Мне запомнились, например, истории, как забеременели его соученицы. Одна из них прямо на школьном уроке на задней парте расстегивала брюки своему мальчику. Другая, в двенадцать лет, только-только начало просыпаться в ней женское начало, явилась к знакомому парню постарше якобы за книгой, почитать.

– Выбери себе, – ответил ничего не подозревавший парень, и указал на книжную полку за своей спиной. Когда через минуту он обернулся, девочка стояла совсем голая.

– Ты что?! – обалдело вскрикнул он.

– Я тебя хочу, – ответил ребенок.

– Дура! Меня же за тебя посадят!

– Не посадят, я никому не скажу.

Противоречие между обостренной чувственностью и христианскими добродетелями терзало Григорьева, это ощущалось во всем. У него было вырезано одно яичко, и об этом ходили противоречивые рассказы.

Один говорил, будто в больнице Григорьев из «фраерства» слишком близко сошелся с уголовниками. Те попытались его изнасиловать, кололи ножом, повредили, пришлось удалить.

Другой уверял, что Григорьев из пуританских побуждений пытался себя оскопить, но преуспел лишь отчасти.

Дело шло к зиме. Начинались сибирские морозы. Мы были уверены, что в состав тюремных стен специально добавлена соль, так как вся стена была в ручейках стекающей воды. Один из зеков окрестил ее «стеной плача». А Григорьев все рассказывал свои истории. Братец, по его словам, как-то подсмотрел за девочкой, которая развлекалась онанизмом. Он стал шантажировать ее тем, что расскажет об этом широкой публике, если она ему не отдастся. Потом какой-то мент убил брата на улице. За что, про что – неведомо, следствие замяло для неясности.

От его бесконечного словоизвержения тоже болела голова, не меньше, чем от Красняка.

– Ну, что ты исходишь словесным поносом? – злился на него Березин, неправдоподобно толстый зек по кличке «Император».

__ЗАПИСИ НАБОРА ДАННЫХ__.
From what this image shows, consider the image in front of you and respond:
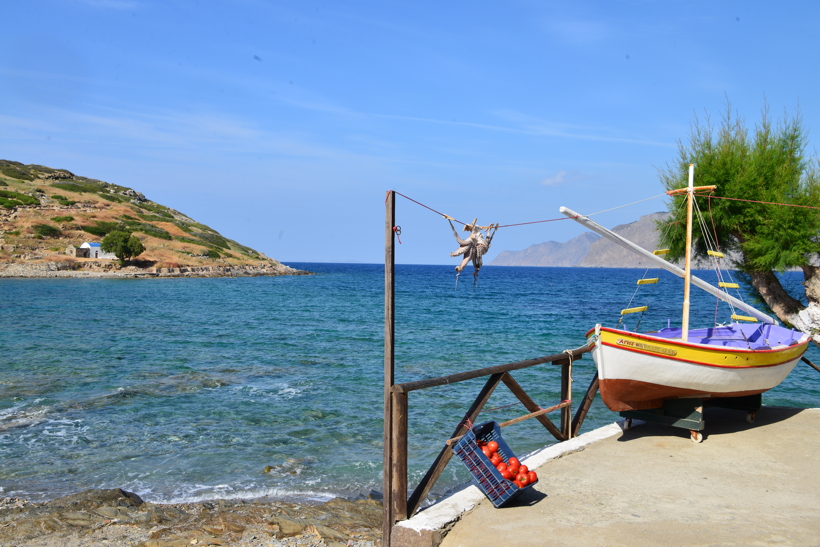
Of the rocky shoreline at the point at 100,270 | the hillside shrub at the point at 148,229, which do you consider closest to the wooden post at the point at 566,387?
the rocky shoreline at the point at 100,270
--
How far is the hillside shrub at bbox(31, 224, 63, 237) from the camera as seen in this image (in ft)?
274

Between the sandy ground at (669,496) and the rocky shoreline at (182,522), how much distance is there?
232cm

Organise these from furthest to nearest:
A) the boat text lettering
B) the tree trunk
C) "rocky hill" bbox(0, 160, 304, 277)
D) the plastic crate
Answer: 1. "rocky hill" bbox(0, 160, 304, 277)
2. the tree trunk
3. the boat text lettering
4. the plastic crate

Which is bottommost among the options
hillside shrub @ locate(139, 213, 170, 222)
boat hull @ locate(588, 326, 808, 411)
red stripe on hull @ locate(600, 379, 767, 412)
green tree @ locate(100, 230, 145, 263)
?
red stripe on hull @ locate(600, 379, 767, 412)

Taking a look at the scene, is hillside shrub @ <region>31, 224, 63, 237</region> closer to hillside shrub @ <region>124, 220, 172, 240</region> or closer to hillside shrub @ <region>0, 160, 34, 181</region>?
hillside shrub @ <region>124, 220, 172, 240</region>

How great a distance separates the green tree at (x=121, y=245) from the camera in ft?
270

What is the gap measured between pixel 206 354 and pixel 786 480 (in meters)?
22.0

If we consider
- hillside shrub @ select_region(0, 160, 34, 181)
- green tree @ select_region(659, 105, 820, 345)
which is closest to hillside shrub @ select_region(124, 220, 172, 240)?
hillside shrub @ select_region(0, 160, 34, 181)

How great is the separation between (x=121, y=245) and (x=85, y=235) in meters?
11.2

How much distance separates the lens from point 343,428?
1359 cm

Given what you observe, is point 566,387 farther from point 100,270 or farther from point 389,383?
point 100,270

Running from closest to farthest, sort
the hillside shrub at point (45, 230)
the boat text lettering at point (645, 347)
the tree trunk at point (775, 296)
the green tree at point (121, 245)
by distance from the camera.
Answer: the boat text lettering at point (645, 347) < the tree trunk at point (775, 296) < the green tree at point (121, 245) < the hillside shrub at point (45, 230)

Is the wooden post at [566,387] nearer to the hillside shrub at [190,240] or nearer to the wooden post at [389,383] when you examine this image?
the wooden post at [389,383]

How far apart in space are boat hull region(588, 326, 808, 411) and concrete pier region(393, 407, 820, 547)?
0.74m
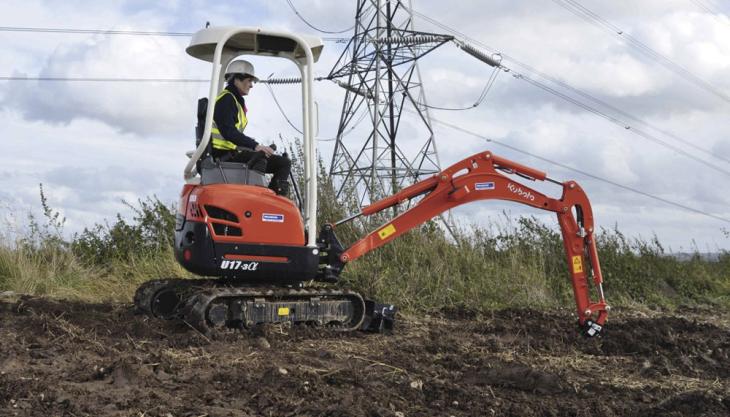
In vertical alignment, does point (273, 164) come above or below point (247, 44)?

__ЗАДАНИЕ 1__.
Воспроизведите дословно фрагмент текста о Григорьеве: начните с места, где стоят слова "Мне запомнились, например, истории, как", и остановитесь после слов "за книгой, почитать.".
__ЗАДАНИЕ 2__.
Пожалуйста, продолжите текст о Григорьеве, начиная сразу после его последней фразы.
Записи никак не связаны с текстом о Григорьеве.

__ИТОГОВЫЙ ОТВЕТ 1__.
Мне запомнились, например, истории, как забеременели его соученицы. Одна из них прямо на школьном уроке на задней парте расстегивала брюки своему мальчику. Другая, в двенадцать лет, только-только начало просыпаться в ней женское начало, явилась к знакомому парню постарше якобы за книгой, почитать.

__ИТОГОВЫЙ ОТВЕТ 2__.
В разгар нашего сидения внутреннюю тюрьму начали переоборудовать, как в Мордовии, ликвидируя сплошные деревянные помосты. Строили новые нары, откидные, чтобы за весь бесконечный день человек не мог отдохнуть. В тесной тюрьме шипела электросварка, мы задыхались от запаха ацетона. Никто и не думал выводить нас на время работ. Красняк бесился, орал еще больше. Нас то и дело перебрасывали из камеры в камеру, иногда в связи с «ремонтом», иногда – в карцер и обратно. Свирепствовал начальник режима майор Федоров, тихий змий с белесыми глазками садиста, медленно, с наслаждением удушающий и заглатывающий жертву.

Когда-то, при Сталине, он выдвинулся тем, что самолично при зеках выколол штыком глаза трупам беглецов.

Перед нашим приездом на 35-м лагере сидели несовершеннолетние девочки. Некоторые из них были уже настолько прожженными, что ребята обнаружили в бараке целый штабель искусственных подобий мужского органа.

Но были и неиспорченные. Таких майор Федоров насиловал. Двое забеременевших повесились незадолго до нашего приезда. Видимо, после такого ЧП решили срочно расформировать именно этот лагерь, чтобы спрятать концы в воду. Одна уголовница из Мордовской психушки («двенадцатый корпус» при концлагере № 3) сообщила политическим, что ее упрятали туда после группового изнасилования офицерами МВД прямо в кабинете штаба…

С самого начала нашего пребывания во внутренней тюрьме возникла одна небольшая проблема.

– Выходи в туалет! – будил зеков до свету мент.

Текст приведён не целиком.